Example 1: One script can extract data from a production Teradata Database and load into a test database. The data will flow in memory among the parallel processes on the client load server. With the stand-alone tools one would have to write two scripts in two different languages and put a problematic named pipe in between the two tools to pass data.

 

Example 2: One script can load a Teradata Database and the user can determine which load protocol to use at run time without having specified the load protocols in the script. This allows one to easily switch between load protocols at run time using just one script.

 - ETL tool integration:The leading ETL vendors now have more control over the entire load process when they integrate with TPT API. The vendors are urging their customers to use this interface. Contact an ETL vendor for more details.

What do I have to learn to use Parallel Transporter?

Your tasks:
**a.** Mark each statement (i), (ii), (iii) yes or no according to the Parallel Transporter passage, and quote the words from the passage that decide each one. (i) With the stand-alone tools, data is passed between the two tools through a named pipe. (ii) The load protocol has to be written into the script before run time. (iii) ETL vendors advise their customers against using the TPT API interface.
**b.** Reproduce the Parallel Transporter passage word for word from "Example 1: One" up to and including "just one script.".
**c.** Resume the Parallel Transporter passage where it stops and carry it forward.

Extracted entries:
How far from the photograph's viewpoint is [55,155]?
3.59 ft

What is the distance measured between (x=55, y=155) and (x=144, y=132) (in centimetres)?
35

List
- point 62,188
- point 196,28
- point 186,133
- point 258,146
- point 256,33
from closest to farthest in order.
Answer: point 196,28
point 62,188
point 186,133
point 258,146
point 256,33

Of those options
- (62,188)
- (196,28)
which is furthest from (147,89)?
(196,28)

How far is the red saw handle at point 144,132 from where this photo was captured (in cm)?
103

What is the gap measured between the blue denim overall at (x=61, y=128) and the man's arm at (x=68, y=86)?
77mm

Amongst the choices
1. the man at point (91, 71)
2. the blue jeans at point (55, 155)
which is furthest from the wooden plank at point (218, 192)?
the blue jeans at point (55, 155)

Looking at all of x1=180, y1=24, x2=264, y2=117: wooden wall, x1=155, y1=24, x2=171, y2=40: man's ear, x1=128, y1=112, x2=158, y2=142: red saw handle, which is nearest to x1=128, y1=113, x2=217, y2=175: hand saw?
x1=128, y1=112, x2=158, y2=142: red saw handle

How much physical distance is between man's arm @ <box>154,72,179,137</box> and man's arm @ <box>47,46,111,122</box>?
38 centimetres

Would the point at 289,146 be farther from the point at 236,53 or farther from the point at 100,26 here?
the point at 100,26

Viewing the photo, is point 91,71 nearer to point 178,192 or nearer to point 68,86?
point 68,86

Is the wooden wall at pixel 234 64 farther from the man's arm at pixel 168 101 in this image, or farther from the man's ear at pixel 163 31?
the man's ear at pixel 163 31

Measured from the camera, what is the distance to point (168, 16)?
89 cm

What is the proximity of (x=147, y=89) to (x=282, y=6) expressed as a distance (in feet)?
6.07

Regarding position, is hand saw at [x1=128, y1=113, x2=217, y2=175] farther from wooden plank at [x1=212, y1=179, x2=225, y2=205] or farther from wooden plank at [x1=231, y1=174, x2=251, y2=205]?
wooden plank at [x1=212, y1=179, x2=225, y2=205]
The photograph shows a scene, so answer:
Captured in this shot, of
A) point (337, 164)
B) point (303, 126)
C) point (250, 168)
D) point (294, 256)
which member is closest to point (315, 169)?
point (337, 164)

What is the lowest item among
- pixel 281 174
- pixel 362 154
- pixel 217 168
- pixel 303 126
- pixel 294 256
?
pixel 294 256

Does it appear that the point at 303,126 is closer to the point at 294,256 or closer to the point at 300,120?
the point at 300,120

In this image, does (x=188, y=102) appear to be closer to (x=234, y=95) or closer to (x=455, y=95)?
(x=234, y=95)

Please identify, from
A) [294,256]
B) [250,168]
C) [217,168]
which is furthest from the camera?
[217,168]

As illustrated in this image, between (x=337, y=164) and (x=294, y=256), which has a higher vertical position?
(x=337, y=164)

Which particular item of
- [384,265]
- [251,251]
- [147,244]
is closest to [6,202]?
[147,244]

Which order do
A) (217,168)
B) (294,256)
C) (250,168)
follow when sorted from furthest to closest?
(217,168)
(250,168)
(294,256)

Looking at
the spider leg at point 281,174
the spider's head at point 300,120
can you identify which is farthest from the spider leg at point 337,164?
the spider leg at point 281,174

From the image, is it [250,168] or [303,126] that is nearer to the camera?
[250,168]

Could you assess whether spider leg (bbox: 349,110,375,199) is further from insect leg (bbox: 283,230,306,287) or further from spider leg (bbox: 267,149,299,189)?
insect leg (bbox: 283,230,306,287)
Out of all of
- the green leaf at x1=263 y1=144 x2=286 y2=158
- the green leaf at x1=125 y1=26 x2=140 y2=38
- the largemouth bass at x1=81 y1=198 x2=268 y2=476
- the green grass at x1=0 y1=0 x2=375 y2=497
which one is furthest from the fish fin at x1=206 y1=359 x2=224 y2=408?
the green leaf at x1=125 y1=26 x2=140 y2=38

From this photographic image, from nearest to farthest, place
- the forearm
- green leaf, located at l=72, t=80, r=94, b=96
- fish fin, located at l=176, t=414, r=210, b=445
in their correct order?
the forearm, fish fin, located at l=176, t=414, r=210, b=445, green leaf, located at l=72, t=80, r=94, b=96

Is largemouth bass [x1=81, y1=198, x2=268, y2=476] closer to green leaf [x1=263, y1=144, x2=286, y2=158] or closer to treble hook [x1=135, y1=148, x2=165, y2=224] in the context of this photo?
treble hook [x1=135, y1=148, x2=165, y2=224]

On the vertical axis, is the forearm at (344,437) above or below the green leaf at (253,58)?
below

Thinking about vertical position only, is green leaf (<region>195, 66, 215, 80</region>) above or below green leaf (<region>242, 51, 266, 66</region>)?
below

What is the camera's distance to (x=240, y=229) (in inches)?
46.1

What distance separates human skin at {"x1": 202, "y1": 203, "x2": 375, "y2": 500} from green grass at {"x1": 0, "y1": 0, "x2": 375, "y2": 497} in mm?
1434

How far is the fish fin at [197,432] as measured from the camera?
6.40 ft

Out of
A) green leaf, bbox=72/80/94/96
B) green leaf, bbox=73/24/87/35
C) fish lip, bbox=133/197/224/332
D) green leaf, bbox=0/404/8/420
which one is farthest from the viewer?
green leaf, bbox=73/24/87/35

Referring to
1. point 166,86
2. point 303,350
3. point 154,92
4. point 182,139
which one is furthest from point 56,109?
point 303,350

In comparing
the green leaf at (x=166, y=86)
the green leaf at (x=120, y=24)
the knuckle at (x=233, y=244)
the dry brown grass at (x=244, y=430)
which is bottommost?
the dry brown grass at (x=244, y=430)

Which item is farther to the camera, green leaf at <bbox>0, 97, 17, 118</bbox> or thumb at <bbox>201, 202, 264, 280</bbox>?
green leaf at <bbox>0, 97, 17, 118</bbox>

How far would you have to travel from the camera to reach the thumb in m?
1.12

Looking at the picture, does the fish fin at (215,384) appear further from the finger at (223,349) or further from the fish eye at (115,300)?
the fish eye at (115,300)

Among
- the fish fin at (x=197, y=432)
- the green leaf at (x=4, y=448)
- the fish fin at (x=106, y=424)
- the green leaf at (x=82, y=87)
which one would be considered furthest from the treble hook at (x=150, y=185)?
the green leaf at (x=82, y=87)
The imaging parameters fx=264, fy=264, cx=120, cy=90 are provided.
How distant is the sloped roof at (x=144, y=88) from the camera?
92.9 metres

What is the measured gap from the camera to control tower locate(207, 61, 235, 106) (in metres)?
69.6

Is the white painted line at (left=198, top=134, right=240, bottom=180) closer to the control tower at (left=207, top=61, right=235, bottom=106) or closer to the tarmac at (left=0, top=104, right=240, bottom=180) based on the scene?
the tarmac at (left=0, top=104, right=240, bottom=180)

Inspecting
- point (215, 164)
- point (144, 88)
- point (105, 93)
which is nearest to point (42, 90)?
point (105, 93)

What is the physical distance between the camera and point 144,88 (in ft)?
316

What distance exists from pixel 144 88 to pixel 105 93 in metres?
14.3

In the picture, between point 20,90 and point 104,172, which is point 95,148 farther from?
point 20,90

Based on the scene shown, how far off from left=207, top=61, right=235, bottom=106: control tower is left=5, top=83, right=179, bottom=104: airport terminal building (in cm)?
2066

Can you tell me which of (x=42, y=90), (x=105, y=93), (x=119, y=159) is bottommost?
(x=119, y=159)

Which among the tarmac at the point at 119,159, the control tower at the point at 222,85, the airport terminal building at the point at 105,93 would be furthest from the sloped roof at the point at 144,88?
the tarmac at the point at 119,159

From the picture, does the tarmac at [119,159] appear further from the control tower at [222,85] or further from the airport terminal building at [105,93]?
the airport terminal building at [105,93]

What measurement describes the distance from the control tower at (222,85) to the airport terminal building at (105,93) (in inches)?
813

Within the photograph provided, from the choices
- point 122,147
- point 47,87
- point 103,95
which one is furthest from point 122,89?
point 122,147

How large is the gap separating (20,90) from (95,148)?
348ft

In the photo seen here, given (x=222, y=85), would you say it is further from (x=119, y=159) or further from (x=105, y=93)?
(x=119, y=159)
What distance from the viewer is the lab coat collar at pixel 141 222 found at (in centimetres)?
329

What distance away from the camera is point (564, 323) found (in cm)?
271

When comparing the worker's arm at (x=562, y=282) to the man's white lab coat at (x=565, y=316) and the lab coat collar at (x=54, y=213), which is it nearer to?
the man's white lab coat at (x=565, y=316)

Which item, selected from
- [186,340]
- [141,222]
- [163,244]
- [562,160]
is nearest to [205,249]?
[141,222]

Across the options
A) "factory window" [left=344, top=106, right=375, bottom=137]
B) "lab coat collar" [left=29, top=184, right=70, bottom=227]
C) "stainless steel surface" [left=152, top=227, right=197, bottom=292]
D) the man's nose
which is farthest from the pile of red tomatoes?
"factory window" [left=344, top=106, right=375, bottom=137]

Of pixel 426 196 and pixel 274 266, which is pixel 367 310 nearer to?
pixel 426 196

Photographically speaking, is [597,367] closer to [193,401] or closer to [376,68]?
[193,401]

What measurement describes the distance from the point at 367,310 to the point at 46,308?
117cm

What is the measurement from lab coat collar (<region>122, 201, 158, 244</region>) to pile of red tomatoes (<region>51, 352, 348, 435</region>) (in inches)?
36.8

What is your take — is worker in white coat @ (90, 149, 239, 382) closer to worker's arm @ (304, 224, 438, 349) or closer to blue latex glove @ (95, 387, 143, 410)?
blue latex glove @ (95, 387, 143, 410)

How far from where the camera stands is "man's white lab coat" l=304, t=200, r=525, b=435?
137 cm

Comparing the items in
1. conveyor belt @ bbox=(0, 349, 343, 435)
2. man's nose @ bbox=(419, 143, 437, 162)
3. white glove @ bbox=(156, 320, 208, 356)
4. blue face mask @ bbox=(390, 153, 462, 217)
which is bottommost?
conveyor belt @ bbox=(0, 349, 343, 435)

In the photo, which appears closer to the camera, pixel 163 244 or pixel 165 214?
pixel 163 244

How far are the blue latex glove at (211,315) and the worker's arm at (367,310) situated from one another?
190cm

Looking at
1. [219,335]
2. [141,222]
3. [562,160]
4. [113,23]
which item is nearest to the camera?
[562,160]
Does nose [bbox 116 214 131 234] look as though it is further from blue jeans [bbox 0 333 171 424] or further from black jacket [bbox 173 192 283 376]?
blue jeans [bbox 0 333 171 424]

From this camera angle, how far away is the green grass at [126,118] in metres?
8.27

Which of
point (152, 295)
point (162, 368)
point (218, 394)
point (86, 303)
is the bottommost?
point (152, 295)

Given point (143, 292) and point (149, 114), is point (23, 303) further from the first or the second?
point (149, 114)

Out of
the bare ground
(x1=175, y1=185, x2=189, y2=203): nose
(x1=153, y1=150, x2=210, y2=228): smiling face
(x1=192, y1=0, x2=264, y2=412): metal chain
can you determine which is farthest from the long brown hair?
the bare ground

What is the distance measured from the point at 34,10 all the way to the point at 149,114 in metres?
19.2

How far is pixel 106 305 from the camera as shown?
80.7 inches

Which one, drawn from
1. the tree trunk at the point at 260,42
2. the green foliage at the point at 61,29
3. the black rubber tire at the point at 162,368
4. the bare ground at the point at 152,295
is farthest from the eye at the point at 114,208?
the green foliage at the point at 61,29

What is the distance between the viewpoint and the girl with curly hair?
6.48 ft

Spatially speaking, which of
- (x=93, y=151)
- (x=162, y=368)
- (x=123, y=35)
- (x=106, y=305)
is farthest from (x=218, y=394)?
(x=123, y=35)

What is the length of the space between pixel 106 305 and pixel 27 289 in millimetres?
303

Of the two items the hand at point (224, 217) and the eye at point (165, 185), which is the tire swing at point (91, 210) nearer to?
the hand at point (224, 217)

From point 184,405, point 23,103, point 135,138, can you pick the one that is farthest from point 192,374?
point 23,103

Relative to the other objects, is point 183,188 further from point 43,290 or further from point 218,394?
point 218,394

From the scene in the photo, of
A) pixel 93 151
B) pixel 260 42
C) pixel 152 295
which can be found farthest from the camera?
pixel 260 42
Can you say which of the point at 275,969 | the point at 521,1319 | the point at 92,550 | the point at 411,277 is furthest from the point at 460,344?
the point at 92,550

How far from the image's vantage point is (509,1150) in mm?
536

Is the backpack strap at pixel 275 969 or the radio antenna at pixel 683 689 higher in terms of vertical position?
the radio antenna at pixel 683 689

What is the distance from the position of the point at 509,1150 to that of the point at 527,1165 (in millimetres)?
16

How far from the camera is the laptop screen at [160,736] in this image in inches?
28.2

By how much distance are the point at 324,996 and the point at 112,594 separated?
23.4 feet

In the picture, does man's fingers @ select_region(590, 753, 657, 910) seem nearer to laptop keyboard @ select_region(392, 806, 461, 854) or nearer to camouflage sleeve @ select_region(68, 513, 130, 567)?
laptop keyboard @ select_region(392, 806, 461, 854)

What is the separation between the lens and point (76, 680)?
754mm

Results of the exercise:
**a.**
(i) Yes: "put a problematic named pipe in between the two tools to pass data."
(ii) No: "without having specified the load protocols in the script."
(iii) No: "The vendors are urging their customers to use this interface."

**b.**
Example 1: One script can extract data from a production Teradata Database and load into a test database. The data will flow in memory among the parallel processes on the client load server. With the stand-alone tools one would have to write two scripts in two different languages and put a problematic named pipe in between the two tools to pass data.

 

Example 2: One script can load a Teradata Database and the user can determine which load protocol to use at run time without having specified the load protocols in the script. This allows one to easily switch between load protocols at run time using just one script.

**c.**
If you are using an ETL tool, then you don’t have much to learn since the ETL tool automatically works with TPT. Once the user has entered the ETL data flow into the ETL tool’s GUI, the ETL tool will automatically generate the appropriate calls to Parallel Transporter’s API interface (TPT API). The input data is passed in data buffers that reside in memory from the ETL tool to TPT API without having to land the data or deal with problematic named pipes.  

If you are writing your own scripts, most everything about the stand-alone load tools still applies such as the same basic options and parameters, limitations (e.g., number of concurrent load jobs), when to use the protocol, etc. Mostly, you have to learn the new script language and the tlogview tool. The tlogview tool allows the user to view and make sense of the output generated from many parallel processes that are executed in the Parallel Transporter job.

Why haven’t I been using it?

That’s a good question.  Many Teradata customers that use Parallel Transporter have asked why more customers haven’t leveraged the advantages of the tool. Every Teradata Partners Conference since 2006 has had a customer present their success story including the Partners 2010 conference. Contact your Teradata Account Manager on how to attend the Teradata Partners Conference.

Summary

Parallel Transporter is the preferred load tool whether using it with an ETL vendor or writing your own scripts.

The stand-alone load tools are frozen and no new major features are being added.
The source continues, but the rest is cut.